CHARLOTTETOWN, P.E.I. — P.E.I.’s getting older inhabitants might overwhelm the capability inside present long-term care services with no important shift of the province’s assets into homecare, a senior civil servant informed members of a legislative standing committee on July 29.
In a presentation earlier than the standing committee on well being and social growth, Deborah Bradley, assistant deputy minister of well being, informed MLAs the province might want to improve the variety of long-term care beds by 30 per cent if no main adjustments are made within the supply of take care of seniors.
Bradley spoke earlier than the committee concerning the province’s dementia technique.
The answer, she mentioned, includes shifting health-care assets from long-term care to homecare.
“The aim is for sufferers with dementia, to allow them to stay at dwelling of their communities, with their pals and their households, for so long as doable,” Bradley mentioned.
P.E.I.’s inhabitants is getting older quickly; by 2025, one in 4 Islanders will probably be over the age of 65. The danger of dementia is comparatively low above 65 however is higher for these over the age of 80.
On P.E.I., Bradley mentioned round 3,500 males and 4,000 girls over the age of 80 dwell with dementia.
The logic of shifting assets from institutional settings to homecare isn’t controversial in Canada however doesn’t usually information the place assets are allotted. P.E.I. offers way more funding in long-term care than homecare. However Bradley mentioned about 20 per cent of people in long-term care might be cared for at dwelling with some “sturdy homecare and neighborhood assist providers”.
“The aim is for sufferers with dementia, to allow them to stay at dwelling of their communities, with their pals and their households, for so long as doable.”
Lengthy-term care services on P.E.I. have a scarcity of beds with the capability to care for people with dementia.
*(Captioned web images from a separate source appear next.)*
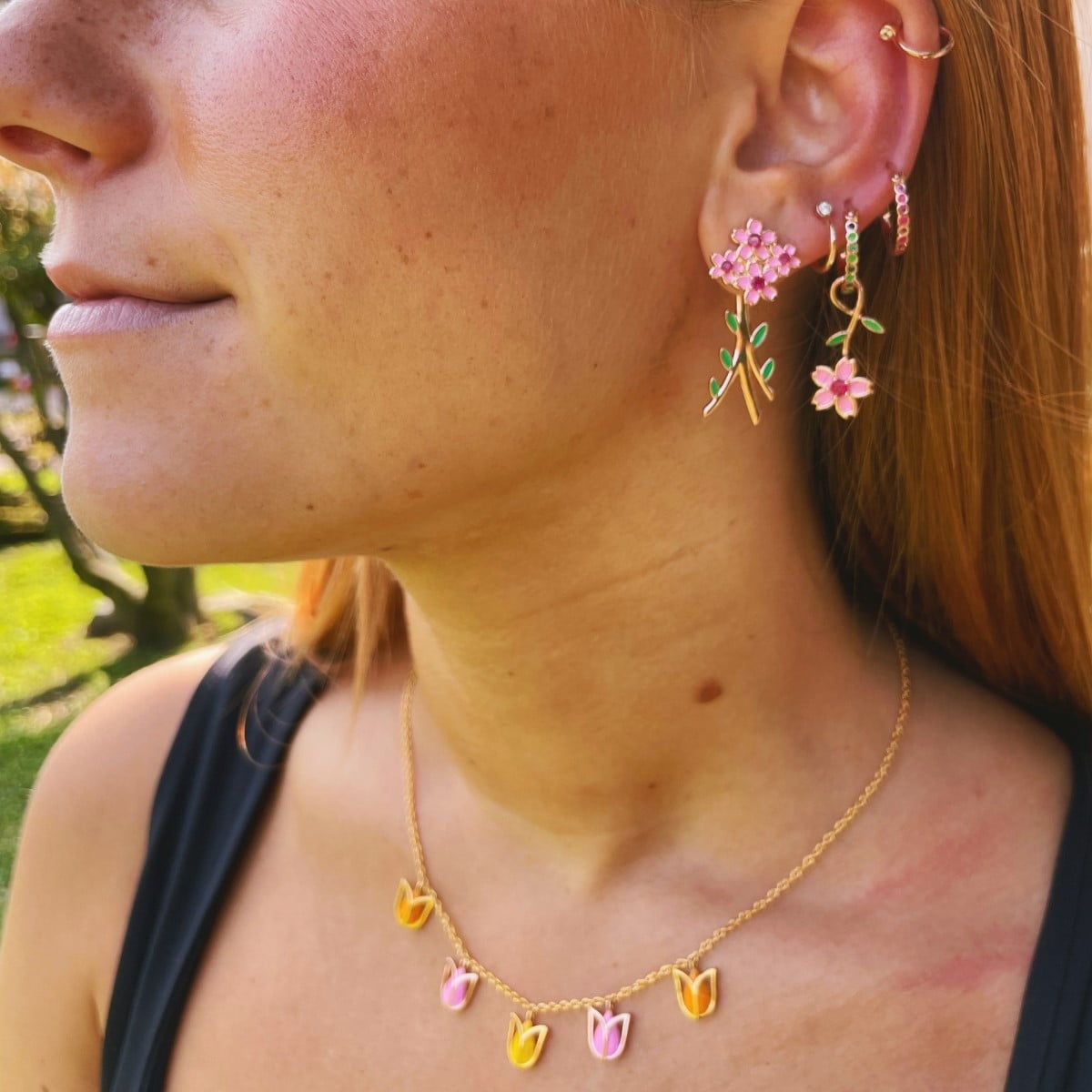 MINI orecchino tondo con pietra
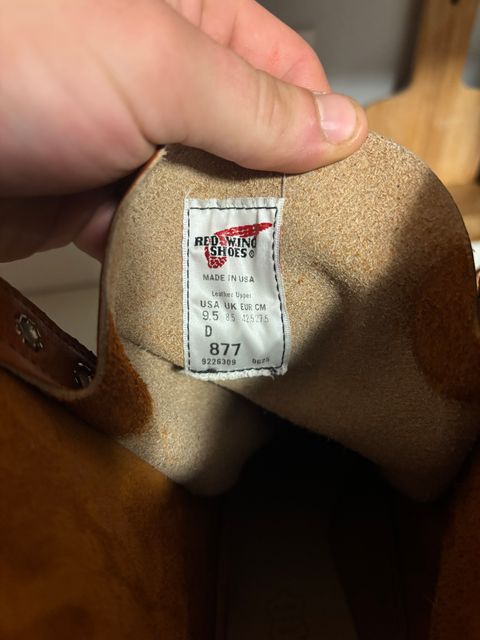Photo by Buckeye172 on November 22, 2025 of the Red Wing 8-Inch Classic Moc in S.B. Foot Oro Legacy.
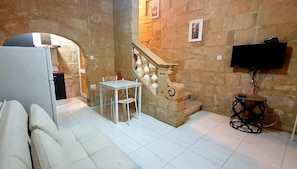 Casa de ciudad confort, 1 cama matrimonial | Área de sala de estar | Televisión de pantalla plana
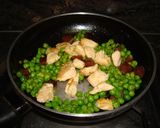 Foto del paso 5 de la receta: Pollo con guisantes salteados con chorizo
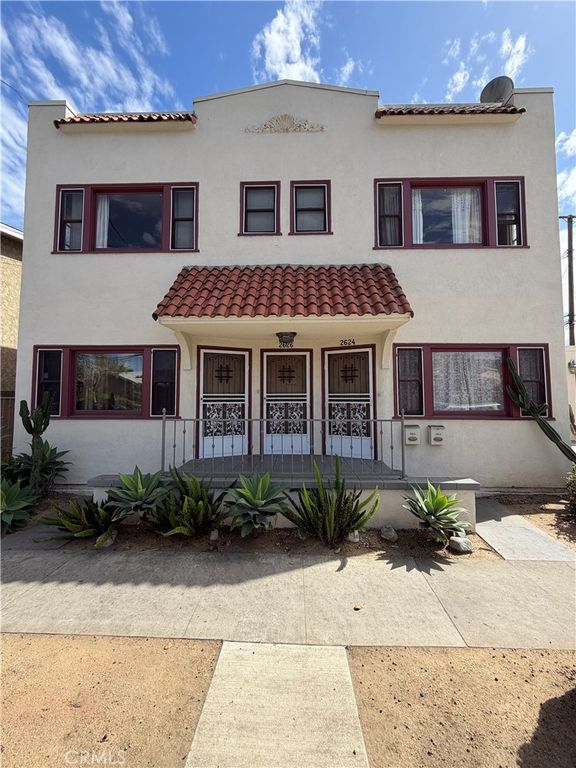 Image 1 of property listing at 2624 E 6th, Long Beach, CA 90814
Typically this will imply hospital beds are occupied by alternate stage of care (ALC) sufferers, a time period referring to people who’re awaiting a mattress in one other facility.
P.E.I. has the best charges within the nation of hospital beds occupied ALC sufferers, Bradley mentioned.
This has all contributed to nursing and doctor staffing challenges seen in P.E.I. hospitals.
“We want these providers for when the seniors want them,” Bradley informed the committee.
“However we do see untimely admission to long-term care and doubtless pointless admissions to hospital.”
To handle this, Bradley mentioned the province hopes to offer extra funding to homecare in addition to the cellular built-in well being program, which permits paramedics to “check-in” on seniors residing at dwelling.
Bradley additionally mentioned the province plans to extend entry to home-based respite packages in addition to grownup day packages. The caring for older adults locally and at dwelling (COACH) program, which pairs seniors at dwelling with a workforce of well being professionals was additionally cited as a key program.
Bradley mentioned the province plans to introduce a pilot program involving a multidisciplinary dementia workforce of well being suppliers. That is anticipated to start within the fall.
Lastly, Bradley mentioned the province plans to offer monetary assist to household caregivers to permit them to rent caregivers, together with people they know who might present private care to an aged cherished one.
Bradley mentioned $4 million has been allotted on this yr’s provincial finances to assist these dementia-oriented packages.
“I do imagine that is the primary injection of a big quantity of assets into seniors care. So, I’m very optimistic on that entrance,” Bradley mentioned.
The plans have been met with some skepticism from Liberal MLA Robert Henderson. Henderson mentioned the province is going through staffing shortages inside each its long-term care sector in addition to in homecare.
“It looks like one thing’s obtained to offer,” Henderson mentioned.
Henderson requested Well being Minister Ernie Hudson, who was additionally current, whether or not he plans to reassign beds at Western Hospital in O’Leary to long-term care beds.
The reply, from Hudson, was no. However he acknowledged that the variety of dementia sufferers at Western Hospital is just too excessive.
“We’ve to attempt to cut back that quantity.”